## WHAT YOU ARE ASKED TO DO
Output, with no changes, the span of lines that opens with the line containing "Observed here in" and closes with the last line.

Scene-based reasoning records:
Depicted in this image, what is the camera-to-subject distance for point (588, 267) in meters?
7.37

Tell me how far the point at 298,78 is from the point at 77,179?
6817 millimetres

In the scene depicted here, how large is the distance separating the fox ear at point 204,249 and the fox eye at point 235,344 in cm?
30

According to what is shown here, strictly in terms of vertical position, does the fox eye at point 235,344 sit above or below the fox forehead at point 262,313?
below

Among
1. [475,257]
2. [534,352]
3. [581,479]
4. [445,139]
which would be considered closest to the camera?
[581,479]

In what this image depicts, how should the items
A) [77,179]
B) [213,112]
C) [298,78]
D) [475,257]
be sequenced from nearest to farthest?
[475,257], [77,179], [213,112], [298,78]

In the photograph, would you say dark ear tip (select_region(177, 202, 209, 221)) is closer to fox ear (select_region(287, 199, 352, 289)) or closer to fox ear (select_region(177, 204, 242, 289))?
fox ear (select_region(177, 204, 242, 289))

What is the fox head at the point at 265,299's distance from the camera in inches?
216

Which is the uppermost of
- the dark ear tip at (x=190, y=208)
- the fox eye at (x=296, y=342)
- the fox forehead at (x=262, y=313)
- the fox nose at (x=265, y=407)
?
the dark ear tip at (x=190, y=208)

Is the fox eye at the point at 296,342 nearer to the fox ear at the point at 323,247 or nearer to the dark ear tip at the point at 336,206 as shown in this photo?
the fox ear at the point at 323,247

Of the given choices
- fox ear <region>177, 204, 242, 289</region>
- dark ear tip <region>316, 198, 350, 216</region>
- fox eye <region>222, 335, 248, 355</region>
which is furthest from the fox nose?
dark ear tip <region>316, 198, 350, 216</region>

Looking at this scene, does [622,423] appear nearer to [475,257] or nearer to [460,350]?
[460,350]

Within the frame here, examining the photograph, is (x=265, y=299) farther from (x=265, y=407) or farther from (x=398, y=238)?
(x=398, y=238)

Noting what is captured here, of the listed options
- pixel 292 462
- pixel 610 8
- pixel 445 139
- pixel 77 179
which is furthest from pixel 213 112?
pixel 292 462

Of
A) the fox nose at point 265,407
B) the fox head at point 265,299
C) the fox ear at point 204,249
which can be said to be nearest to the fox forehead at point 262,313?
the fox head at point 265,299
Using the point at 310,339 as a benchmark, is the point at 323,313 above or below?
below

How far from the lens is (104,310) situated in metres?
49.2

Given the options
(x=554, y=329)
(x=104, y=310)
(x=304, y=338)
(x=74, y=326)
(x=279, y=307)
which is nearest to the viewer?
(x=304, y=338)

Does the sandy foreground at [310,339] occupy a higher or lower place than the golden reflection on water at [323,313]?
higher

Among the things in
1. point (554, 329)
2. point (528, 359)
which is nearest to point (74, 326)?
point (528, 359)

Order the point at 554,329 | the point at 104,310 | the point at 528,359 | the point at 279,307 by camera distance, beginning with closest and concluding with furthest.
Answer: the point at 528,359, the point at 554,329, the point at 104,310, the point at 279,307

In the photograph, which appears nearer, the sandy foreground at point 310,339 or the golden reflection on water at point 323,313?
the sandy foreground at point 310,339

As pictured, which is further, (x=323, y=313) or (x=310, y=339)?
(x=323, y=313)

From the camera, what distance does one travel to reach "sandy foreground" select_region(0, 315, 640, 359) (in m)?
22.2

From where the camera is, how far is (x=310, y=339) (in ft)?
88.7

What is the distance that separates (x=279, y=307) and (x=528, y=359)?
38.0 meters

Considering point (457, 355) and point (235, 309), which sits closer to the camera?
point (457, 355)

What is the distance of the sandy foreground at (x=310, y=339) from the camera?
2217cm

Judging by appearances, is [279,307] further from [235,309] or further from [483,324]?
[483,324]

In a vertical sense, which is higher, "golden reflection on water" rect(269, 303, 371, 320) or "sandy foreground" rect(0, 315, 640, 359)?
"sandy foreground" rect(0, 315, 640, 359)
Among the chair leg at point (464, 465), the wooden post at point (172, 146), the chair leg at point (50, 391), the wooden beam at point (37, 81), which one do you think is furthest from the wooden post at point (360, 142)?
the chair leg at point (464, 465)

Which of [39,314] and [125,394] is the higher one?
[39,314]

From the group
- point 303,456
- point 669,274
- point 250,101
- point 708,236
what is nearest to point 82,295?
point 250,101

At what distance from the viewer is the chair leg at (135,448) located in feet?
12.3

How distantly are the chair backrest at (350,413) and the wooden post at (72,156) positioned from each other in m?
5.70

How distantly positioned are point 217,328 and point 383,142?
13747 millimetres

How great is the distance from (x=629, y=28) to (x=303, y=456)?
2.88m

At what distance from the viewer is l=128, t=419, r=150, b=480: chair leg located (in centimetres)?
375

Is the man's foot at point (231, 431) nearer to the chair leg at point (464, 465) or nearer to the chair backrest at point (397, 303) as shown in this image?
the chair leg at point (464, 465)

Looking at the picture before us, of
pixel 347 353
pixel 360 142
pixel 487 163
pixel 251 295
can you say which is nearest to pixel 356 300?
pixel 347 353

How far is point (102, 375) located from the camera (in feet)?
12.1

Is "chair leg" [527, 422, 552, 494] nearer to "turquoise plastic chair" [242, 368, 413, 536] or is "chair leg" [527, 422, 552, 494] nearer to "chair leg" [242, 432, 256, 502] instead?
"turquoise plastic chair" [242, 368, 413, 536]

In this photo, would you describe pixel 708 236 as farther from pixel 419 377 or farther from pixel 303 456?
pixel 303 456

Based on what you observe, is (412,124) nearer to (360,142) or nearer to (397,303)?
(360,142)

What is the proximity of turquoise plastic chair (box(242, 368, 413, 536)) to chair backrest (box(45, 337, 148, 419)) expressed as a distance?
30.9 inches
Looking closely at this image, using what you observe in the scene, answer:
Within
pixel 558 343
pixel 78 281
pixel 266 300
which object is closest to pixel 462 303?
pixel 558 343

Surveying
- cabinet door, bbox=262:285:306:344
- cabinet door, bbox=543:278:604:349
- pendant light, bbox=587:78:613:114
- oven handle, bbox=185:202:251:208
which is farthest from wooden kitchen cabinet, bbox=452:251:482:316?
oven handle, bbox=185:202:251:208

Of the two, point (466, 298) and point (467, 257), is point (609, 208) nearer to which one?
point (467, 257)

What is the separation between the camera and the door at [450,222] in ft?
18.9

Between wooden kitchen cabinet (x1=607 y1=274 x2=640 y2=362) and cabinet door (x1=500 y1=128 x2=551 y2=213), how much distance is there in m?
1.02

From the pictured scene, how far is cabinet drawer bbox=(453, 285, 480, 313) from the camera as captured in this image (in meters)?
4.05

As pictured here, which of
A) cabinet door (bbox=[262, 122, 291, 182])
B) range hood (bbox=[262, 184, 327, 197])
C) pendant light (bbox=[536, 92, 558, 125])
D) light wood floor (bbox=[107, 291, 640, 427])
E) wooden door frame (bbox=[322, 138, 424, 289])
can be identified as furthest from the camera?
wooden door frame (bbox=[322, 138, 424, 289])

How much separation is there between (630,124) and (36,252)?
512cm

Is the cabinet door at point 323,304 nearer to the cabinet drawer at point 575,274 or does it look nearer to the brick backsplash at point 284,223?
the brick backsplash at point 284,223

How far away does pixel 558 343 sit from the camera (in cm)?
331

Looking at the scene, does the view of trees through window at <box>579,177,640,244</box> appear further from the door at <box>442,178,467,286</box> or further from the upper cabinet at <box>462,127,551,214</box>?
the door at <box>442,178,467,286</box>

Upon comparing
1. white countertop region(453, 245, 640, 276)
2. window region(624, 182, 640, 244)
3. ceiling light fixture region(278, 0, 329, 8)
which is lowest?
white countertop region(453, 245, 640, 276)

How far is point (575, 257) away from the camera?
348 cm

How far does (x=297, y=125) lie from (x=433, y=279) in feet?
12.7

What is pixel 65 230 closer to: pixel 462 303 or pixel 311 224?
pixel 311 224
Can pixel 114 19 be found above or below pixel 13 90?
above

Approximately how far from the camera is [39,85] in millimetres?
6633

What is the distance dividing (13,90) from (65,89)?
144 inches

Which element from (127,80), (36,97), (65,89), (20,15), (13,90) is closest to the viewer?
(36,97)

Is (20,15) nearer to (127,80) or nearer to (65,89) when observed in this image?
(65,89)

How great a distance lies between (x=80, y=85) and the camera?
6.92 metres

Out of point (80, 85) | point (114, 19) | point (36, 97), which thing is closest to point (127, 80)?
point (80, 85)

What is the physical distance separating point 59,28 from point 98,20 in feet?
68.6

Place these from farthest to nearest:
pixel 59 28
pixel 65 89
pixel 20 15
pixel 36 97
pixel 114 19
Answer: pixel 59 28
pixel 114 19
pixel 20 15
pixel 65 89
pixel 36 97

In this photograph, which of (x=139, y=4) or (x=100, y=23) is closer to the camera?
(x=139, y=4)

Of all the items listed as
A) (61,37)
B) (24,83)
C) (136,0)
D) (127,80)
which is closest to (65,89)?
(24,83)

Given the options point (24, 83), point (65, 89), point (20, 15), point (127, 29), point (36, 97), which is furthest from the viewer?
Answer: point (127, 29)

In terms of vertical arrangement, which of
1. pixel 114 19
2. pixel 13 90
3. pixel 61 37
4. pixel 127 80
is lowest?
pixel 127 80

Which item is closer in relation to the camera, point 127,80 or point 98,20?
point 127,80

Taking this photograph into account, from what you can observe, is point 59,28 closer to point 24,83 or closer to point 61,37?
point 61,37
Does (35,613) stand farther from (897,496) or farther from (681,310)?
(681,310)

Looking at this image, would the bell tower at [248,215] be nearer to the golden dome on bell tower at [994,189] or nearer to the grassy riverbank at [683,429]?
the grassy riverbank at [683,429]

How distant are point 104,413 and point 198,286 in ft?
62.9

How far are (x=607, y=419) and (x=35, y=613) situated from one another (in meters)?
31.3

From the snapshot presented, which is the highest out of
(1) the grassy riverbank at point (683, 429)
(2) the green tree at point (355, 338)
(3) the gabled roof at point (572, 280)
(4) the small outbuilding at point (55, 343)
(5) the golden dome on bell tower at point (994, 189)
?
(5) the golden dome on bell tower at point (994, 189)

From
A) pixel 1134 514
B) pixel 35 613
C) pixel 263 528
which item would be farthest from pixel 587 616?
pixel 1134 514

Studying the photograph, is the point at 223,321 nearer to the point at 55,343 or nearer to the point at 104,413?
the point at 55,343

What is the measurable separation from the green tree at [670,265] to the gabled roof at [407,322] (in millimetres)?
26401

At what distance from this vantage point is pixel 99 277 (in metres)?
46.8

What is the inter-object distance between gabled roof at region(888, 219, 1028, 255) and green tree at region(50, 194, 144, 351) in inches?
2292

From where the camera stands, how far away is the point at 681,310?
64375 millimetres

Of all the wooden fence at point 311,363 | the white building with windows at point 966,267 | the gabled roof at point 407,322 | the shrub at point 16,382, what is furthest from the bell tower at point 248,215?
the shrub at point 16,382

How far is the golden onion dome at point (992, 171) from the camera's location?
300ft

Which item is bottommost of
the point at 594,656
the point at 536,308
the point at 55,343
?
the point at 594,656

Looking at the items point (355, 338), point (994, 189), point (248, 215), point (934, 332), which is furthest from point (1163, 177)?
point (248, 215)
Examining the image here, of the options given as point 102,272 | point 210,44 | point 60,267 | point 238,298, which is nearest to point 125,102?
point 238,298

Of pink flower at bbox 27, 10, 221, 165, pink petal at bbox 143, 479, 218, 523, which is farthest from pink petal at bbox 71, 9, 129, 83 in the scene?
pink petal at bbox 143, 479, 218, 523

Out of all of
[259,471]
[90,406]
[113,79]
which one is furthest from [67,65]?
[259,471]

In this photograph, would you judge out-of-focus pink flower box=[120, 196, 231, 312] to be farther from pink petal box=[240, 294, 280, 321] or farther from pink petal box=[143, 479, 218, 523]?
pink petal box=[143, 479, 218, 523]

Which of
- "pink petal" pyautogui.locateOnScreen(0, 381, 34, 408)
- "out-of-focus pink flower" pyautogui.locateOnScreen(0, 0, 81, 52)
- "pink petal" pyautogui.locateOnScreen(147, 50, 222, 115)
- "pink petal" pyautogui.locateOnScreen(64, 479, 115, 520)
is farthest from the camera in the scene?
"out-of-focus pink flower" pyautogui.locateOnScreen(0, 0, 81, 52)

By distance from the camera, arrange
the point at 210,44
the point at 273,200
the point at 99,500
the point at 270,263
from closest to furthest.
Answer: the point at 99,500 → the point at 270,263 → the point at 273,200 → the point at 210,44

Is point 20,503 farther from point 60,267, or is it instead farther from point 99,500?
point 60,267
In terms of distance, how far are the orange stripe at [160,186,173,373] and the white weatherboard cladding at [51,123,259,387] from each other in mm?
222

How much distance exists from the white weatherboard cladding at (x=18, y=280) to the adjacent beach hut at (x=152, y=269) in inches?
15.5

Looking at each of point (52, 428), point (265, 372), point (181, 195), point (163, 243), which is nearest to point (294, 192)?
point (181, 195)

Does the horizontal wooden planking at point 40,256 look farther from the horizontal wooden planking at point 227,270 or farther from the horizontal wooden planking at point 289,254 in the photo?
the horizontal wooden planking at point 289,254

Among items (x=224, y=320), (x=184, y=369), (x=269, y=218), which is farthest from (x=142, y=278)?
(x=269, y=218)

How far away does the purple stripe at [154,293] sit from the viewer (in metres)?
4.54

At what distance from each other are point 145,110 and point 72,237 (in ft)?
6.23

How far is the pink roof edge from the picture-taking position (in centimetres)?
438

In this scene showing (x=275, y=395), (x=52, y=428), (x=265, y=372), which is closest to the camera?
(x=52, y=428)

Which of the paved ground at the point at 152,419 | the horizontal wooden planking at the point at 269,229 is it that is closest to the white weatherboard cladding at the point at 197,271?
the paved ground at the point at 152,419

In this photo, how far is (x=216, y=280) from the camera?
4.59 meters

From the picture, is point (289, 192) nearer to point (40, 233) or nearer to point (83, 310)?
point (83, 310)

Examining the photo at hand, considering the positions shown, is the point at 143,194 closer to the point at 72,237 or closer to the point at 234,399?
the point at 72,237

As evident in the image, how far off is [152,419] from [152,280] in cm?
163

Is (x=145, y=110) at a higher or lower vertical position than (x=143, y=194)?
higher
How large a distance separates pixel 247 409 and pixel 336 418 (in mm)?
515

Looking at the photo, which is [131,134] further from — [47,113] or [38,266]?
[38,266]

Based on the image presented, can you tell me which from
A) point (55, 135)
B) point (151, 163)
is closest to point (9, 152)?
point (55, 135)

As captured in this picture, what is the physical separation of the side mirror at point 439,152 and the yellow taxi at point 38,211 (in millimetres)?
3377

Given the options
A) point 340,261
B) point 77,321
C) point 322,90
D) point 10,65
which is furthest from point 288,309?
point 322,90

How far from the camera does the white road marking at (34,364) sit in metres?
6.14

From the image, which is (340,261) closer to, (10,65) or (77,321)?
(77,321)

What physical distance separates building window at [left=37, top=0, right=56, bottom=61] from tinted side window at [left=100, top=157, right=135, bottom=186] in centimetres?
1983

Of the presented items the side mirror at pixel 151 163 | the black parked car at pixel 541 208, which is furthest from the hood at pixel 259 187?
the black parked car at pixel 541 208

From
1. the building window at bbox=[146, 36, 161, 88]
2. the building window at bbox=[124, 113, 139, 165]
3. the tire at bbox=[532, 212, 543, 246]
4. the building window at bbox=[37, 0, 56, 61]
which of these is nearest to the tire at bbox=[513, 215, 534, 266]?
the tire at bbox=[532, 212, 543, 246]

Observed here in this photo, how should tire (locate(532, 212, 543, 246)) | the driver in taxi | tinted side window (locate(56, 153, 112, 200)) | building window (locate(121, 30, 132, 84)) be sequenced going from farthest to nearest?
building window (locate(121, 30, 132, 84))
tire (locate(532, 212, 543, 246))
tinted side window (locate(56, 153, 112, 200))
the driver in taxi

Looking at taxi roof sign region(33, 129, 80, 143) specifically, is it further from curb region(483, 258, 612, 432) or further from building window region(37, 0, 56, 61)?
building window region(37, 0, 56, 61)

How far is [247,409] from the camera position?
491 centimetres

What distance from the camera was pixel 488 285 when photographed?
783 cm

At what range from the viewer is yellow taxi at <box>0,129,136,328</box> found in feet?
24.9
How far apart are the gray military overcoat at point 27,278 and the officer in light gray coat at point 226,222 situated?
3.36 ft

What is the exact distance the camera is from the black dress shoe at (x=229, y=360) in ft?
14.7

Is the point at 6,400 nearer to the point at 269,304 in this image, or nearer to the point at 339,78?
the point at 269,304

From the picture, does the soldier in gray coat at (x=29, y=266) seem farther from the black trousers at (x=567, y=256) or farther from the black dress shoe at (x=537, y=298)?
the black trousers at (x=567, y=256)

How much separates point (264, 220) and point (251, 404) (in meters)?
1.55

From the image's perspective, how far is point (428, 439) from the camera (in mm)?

## EXERCISE SOLUTION
Observed here in this photo, how should tire (locate(532, 212, 543, 246)) | the driver in taxi | tinted side window (locate(56, 153, 112, 200)) | building window (locate(121, 30, 132, 84)) be sequenced going from farthest to nearest?
building window (locate(121, 30, 132, 84))
tire (locate(532, 212, 543, 246))
tinted side window (locate(56, 153, 112, 200))
the driver in taxi

Looking at taxi roof sign region(33, 129, 80, 143) specifically, is it further from curb region(483, 258, 612, 432) or further from building window region(37, 0, 56, 61)?
building window region(37, 0, 56, 61)

How far is [247,409] from the camera position?
491 centimetres

What distance from the camera was pixel 488 285 when photographed?
783 cm

At what range from the viewer is yellow taxi at <box>0,129,136,328</box> found in feet?
24.9
How far apart are the gray military overcoat at point 27,278 and the officer in light gray coat at point 226,222 situated?
3.36 ft

What is the exact distance the camera is from the black dress shoe at (x=229, y=360) in ft?
14.7

Is the point at 6,400 nearer to the point at 269,304 in this image, or nearer to the point at 339,78?
the point at 269,304

From the picture, does the soldier in gray coat at (x=29, y=266) seem farther from the black trousers at (x=567, y=256) or farther from the black dress shoe at (x=537, y=298)?
the black trousers at (x=567, y=256)

How much separates point (264, 220) and point (251, 404) (in meters)?
1.55

From the image's perspective, how far is point (428, 439) from the camera (in mm)?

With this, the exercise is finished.